■ Task to complete
Copy every line of the data below word for word, without changing anything.

[Extracted data]
========================================================================

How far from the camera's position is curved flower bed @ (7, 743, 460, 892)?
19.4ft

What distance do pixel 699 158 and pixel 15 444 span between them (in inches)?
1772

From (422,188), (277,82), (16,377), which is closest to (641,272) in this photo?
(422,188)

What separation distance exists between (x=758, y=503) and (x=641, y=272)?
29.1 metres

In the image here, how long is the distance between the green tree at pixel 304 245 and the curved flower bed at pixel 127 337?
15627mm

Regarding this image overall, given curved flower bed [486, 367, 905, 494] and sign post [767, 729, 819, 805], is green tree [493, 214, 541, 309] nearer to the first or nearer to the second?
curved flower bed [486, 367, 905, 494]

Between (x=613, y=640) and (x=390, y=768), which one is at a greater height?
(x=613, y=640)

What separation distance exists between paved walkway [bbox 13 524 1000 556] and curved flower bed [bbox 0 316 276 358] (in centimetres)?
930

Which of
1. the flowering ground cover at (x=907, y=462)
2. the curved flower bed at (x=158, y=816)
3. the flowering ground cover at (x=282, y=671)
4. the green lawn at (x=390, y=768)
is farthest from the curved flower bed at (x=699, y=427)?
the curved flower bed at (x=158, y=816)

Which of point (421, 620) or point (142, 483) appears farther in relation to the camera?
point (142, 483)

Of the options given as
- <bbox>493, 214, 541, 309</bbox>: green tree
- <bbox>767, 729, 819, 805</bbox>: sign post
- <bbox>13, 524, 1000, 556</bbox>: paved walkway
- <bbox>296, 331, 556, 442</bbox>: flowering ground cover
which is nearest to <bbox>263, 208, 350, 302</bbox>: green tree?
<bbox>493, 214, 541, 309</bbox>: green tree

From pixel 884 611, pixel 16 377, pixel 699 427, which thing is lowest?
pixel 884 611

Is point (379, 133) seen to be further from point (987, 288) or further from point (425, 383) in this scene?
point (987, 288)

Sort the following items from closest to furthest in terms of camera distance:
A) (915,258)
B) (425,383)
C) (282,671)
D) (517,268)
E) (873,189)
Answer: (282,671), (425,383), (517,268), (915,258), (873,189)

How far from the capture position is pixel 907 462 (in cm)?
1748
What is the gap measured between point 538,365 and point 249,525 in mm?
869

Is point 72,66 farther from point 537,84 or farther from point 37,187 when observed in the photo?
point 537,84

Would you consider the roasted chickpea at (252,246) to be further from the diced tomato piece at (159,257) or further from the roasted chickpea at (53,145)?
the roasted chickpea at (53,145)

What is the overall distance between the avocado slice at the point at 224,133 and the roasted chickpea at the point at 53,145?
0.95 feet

========================================================================

■ Expected answer
How far from the camera's position is curved flower bed @ (7, 743, 460, 892)?
19.4ft

What distance do pixel 699 158 and pixel 15 444 span between them (in inches)?
1772

From (422,188), (277,82), (16,377), which is closest to (641,272) in this photo?
(422,188)

What separation distance exists between (x=758, y=503) and (x=641, y=272)?
29.1 metres

In the image here, how long is the distance between the green tree at pixel 304 245 and the curved flower bed at pixel 127 337?
15627mm

Regarding this image overall, given curved flower bed [486, 367, 905, 494] and sign post [767, 729, 819, 805], is green tree [493, 214, 541, 309] nearer to the first or nearer to the second?
curved flower bed [486, 367, 905, 494]

Between (x=613, y=640) and (x=390, y=768), which one is at a greater height?
(x=613, y=640)

What separation distance exists between paved walkway [bbox 13 524 1000 556] and curved flower bed [bbox 0 316 276 358] (in centimetres)?
930

Which of
1. the flowering ground cover at (x=907, y=462)
2. the curved flower bed at (x=158, y=816)
3. the flowering ground cover at (x=282, y=671)
4. the green lawn at (x=390, y=768)
is farthest from the curved flower bed at (x=699, y=427)?
the curved flower bed at (x=158, y=816)

Which of point (421, 620) or point (142, 483) appears farther in relation to the camera?
point (142, 483)

Of the options given as
- <bbox>493, 214, 541, 309</bbox>: green tree
- <bbox>767, 729, 819, 805</bbox>: sign post
- <bbox>13, 524, 1000, 556</bbox>: paved walkway
- <bbox>296, 331, 556, 442</bbox>: flowering ground cover
which is nearest to <bbox>263, 208, 350, 302</bbox>: green tree?
<bbox>493, 214, 541, 309</bbox>: green tree

From pixel 884 611, pixel 16 377, pixel 699 427, which thing is lowest?
pixel 884 611

Is point (379, 133) seen to be further from point (987, 288) or further from point (425, 383) in this scene?
point (987, 288)

Sort the following items from closest to furthest in terms of camera distance:
A) (915,258)
B) (425,383)
C) (282,671)
D) (517,268)
E) (873,189)
Answer: (282,671), (425,383), (517,268), (915,258), (873,189)

How far from the capture position is pixel 907 462 (in cm)?
1748
What is the gap measured between point 538,365 and point 249,525 in mm?
869

Is point 72,66 farther from point 537,84 or farther from point 37,187 when observed in the photo?
point 537,84

Would you consider the roasted chickpea at (252,246) to be further from the diced tomato piece at (159,257) or further from the roasted chickpea at (53,145)?
the roasted chickpea at (53,145)

What is the overall distance between the avocado slice at the point at 224,133 and the roasted chickpea at the point at 53,145?
0.95 feet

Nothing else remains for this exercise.